01 August 2007

dreams

in light of such vivid dreams in the past few days, needless to day i've been on an emotional and apparently subconscious roller-coaster in terms of my future career and the future of my heart.

dreams are visions of events that we'd most likely want to happen. i think they are visions of our subconscious thoughts surfacing and interacting with our conscious and those 2 trying to all have it make sense. im sure as most of you have noticed that your dreams make you extremely more confused than provide any sense of clarity.
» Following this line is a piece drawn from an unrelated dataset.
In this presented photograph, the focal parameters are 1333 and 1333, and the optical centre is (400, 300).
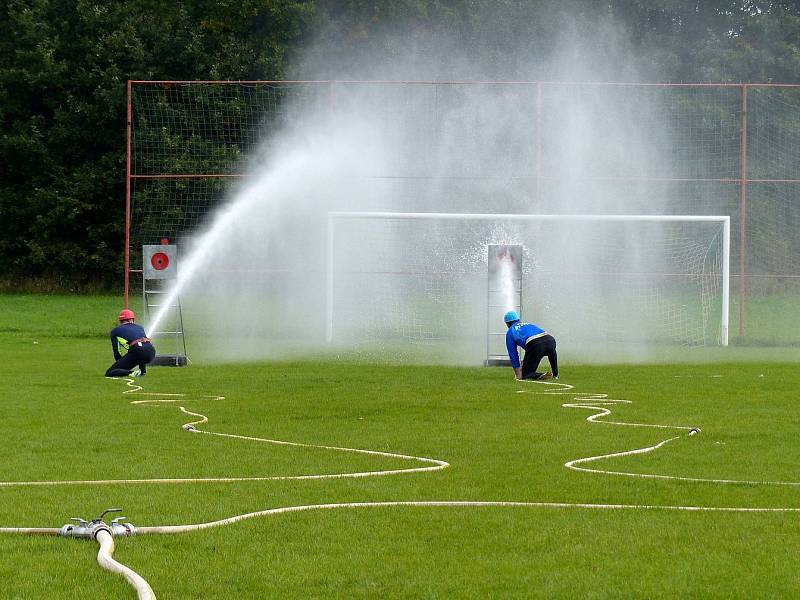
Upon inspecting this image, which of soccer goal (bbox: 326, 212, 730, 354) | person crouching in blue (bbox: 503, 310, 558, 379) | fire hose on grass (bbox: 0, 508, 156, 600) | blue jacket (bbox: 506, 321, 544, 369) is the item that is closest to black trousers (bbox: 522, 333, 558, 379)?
person crouching in blue (bbox: 503, 310, 558, 379)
dreams for our future are the ones we hold near to us ... this differs from a fantasy (e.g. fancy cars, expensive things, big houses, gorgeous significant other). our biggest dream for ourself is the one that is suppose to yield us the most happiness ... as if turning our dream into reality translates into fulfilling our purpose in life. (wow that was a lofty thought). as we mature and grow older, we realize these dreams dont always come true, in fact, it's most likely entirely different from what you imagined for yourself. i believe those who do make their dreams come true has most likely told reality to go F--- itself at one point or another... esp when it seemed as though life had turned its back on them ... resulting in a huge influx of determination and allowing them to surmount this seemingly trivial spat. i imagine those life-winners not even glancing back at those who said they couldnt.

yeah, that'll be me one day. just u watch: dreams do come true.

life and basketball

i first picked up a basketball at the age of 6 b/c my oldest brother started in the 7th grade. i remember the very day i signed up to play CYO basketball in the 3rd grade: it was a friday. that night, my family and i did our usual dinner outting in chinatown ... i remember strolling through the finanical district as my parents trailed behind. i felt as mighty as michael jordan. i told myself i could jump as high as any skyscrapper, that nothing could stop me. that was the beginning ...
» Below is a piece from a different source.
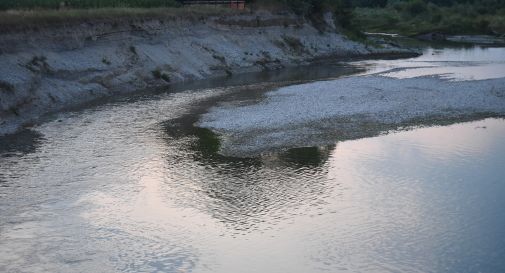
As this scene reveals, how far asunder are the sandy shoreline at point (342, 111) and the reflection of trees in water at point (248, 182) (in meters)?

my 5th grade coach deemed me having "charisma" (right, try wrapping your head around that meaning at 10). coach alan was my emotional mentor from 7th to 9th grades, where i learned how to meticulously goal set, achieve, and about composure. high school ball is where it got hugely intense: demanding perfection day-in, day-out ... 6 days a week for 5 months for 4 years. where each game felt more like battle every time i went in. i was practically a mindless soldier out there to perform my coach's will ... afraid to do what i knew and loved. (i think i will fast foward all the drama h.s. ball entailed ...) in college, i was and still am completely content on the idea that there is more to life than ball, but ball is still apart of me and most likely always be.

in reference back to past conversations w/my friends ... discussing how we play on the court is how we are in life. a few years ago, i struggled with trying to be noticed as a player. it made me sad that most observers that watched my team only complemented the scorers. i wanted to be noticed too ... in any rate, i did the little things ... why, b/c i took it upon myself to do so for the success of the team.
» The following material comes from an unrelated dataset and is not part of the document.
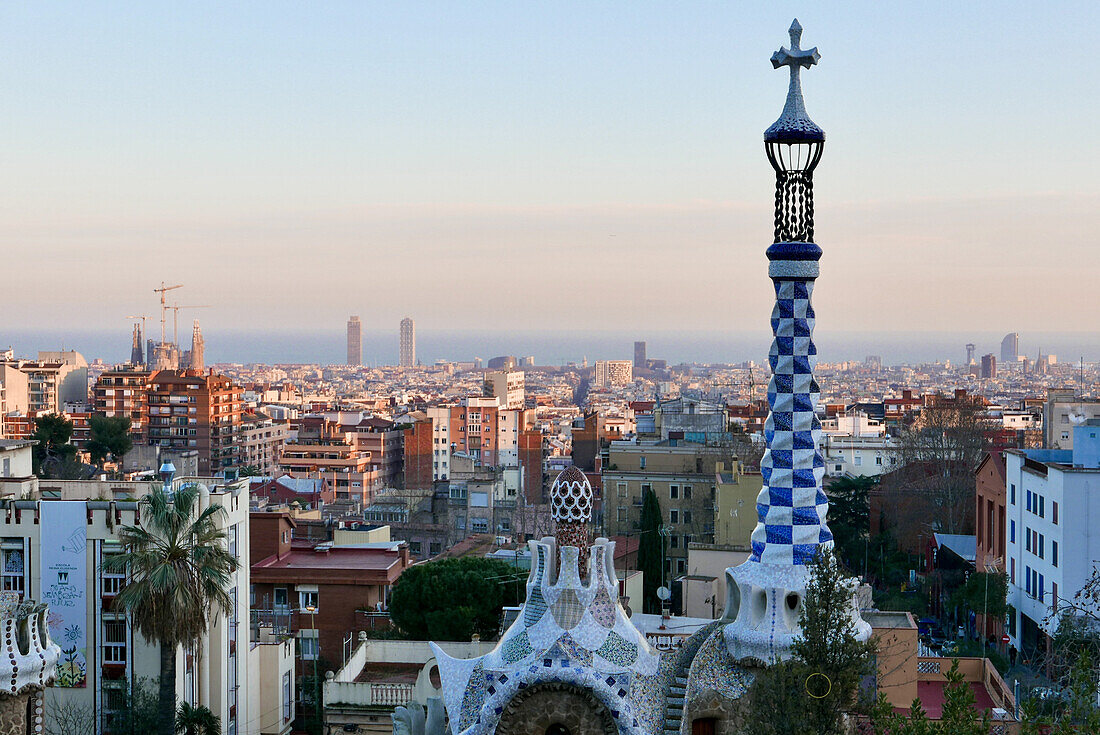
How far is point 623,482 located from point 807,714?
3448 cm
i never considered myself as a GREAT player, but decent enough. similar to most things in my life ... right there in the middle. always been a shooter and rebounder (thank you volleyball) ... i love being "6th man" ... and more importantly to me - a team player.

a self-analysis of my game says that i posses great fundamentals, i am a set shooter, a rebounder with lots of hussle, rather weak ball handling skills, fairly good passer, slow to react on defense, and that i could be more offensively aggressive.

translation as to how i am in life:
i am a rules person, i follow them ... and rarely deviate. i work hard, but at times dont react quickly enough to situations. i can be timid and hestitant ... perphaps because i dont have enough faith in my own skills. on the other hand, i come through for those who matter.

i forget sometimes how to play to win the game of life. basketball practice to life lessions: play to win. play with heart ... leave it all out on the court. never give up. always believe there's a chance. never let the size of the challenge intimidate you. hardwork proves miles of success farther than talent alone. the rules of the game are simple ... playing will always be challenging, but the success of winning is completely and utterly worth every bit of blood, sweat and tears.